Spraying the Moss
I’ve written previously about how staging is a form of theater. Instead of setting a scene in which actors animate a story, stagers set a scene in which buyers can imagine living their lives.
It’s about contextualizing rooms, enhancing good design, downplaying flaws and heightening the effectiveness of photography. But it’s primarily about evoking a mood and creating a positive subliminal response.
Staging, however, doesn’t solve everything. Properties often need a few subtle (or funny) tweaks that only an agent can think of and handle.
Examples include:
• Moving the cat box out of the powder room and into the garage during an open house.
• Spraying lavender mist to mask the odor of last night’s salmon.

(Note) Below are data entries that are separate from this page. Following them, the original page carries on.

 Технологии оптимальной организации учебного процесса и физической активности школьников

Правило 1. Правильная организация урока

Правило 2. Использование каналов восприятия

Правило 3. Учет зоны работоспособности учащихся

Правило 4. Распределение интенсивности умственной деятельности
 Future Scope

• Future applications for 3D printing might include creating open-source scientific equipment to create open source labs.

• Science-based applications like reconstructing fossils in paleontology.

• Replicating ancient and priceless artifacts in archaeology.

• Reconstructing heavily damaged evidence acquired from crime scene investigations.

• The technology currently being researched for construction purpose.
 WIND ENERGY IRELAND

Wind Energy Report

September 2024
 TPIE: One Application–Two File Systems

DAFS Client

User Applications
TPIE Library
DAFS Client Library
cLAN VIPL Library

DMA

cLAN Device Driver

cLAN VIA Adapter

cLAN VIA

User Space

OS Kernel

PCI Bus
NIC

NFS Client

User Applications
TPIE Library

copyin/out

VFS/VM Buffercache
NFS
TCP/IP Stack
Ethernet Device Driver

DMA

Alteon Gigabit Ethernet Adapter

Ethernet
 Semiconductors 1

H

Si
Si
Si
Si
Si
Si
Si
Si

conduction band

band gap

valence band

• Turning up the heat and closing all the windows.
• Turning off the heat and opening all the windows.
• Neatening the shoes stacked outside a neighboring condo’s door.

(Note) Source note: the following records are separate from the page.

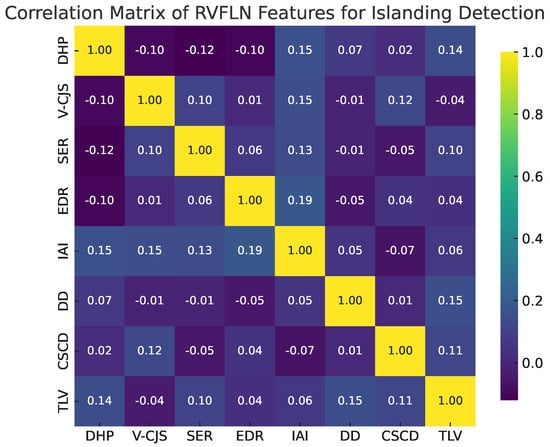 Correlation Matrix of RVFLN Features for Islanding Detection

| | DHP | V-CJS | SER | EDR | IAI | DD | CSCD | TLV |
|---|---|---|---|---|---|---|---|---|
| DHP | 1.00 | -0.10 | -0.12 | -0.10 | 0.15 | 0.07 | 0.02 | 0.14 |
| V-CJS | -0.10 | 1.00 | 0.10 | 0.01 | 0.15 | -0.01 | 0.12 | -0.04 |
| SER | -0.12 | 0.10 | 1.00 | 0.06 | 0.13 | -0.01 | -0.05 | 0.10 |
| EDR | -0.10 | 0.01 | 0.06 | 1.00 | 0.19 | -0.05 | 0.04 | 0.04 |
| IAI | 0.15 | 0.15 | 0.13 | 0.19 | 1.00 | 0.05 | -0.07 | 0.06 |
| DD | 0.07 | -0.01 | -0.01 | -0.05 | 0.05 | 1.00 | 0.01 | 0.15 |
| CSCD | 0.02 | 0.12 | -0.05 | 0.04 | -0.07 | 0.01 | 1.00 | 0.11 |
| TLV | 0.14 | -0.04 | 0.10 | 0.04 | 0.06 | 0.15 | 0.11 | 1.00 |

1.0
0.8
0.6
0.4
0.2
0.0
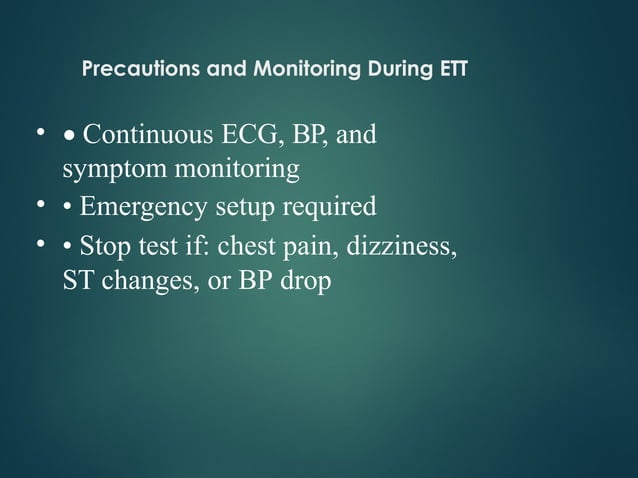 Precautions and Monitoring During ETT

• • Continuous ECG, BP, and symptom monitoring
• • Emergency setup required
• • Stop test if: chest pain, dizziness, ST changes, or BP drop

• Cleaning up dog poo from a carpet.
• Lighting candles.
• Asking a homeless person to please nap elsewhere.
• Roasting an onion.• Emptying or taking out the trash.
• Angling shutters for optimum lighting.
• Sweeping up leaves and street detritus blown into an entry.
• Asking teenagers on their school lunch break to smoke somewhere else.
• Sorting mail for saving or recycling.
• Emptying a diaper pail.
• Windexing the fingerprints left by kid visitors on windows, doors, coffee tables.
• Freshening the fruit bowl.
• Unclogging a toilet used by an open house looker.
• Hiding the toilet paper to discourage future use.
• Carefully removing used syringes from a planter box.
• Shooing away (without success) those little flies that love the dead air in an entry.
• Guarding neighbors’ driveways and garages.
• Plucking dried orchid blooms from a dining centerpiece.
• Double-checking that nobody has spelled dirty words using the stagers’ Scrabble set.
• Making sure people don’t hurt themselves or damage the property.
• Putting the paper towels, knife block, toaster and dish drainer under the sink.
• Holding babies, watching strollers, minding dogs, stowing latte cups, monitoring double-parked cars.
• Gently relocating a spider to the exterior.
• And – perhaps the most fun and funny task ever – spraying the moss displayed in a sculptural bowl upon every visit to a property.
All seemingly insignificant details that make a difference and all part of my role as a professional real estate agent!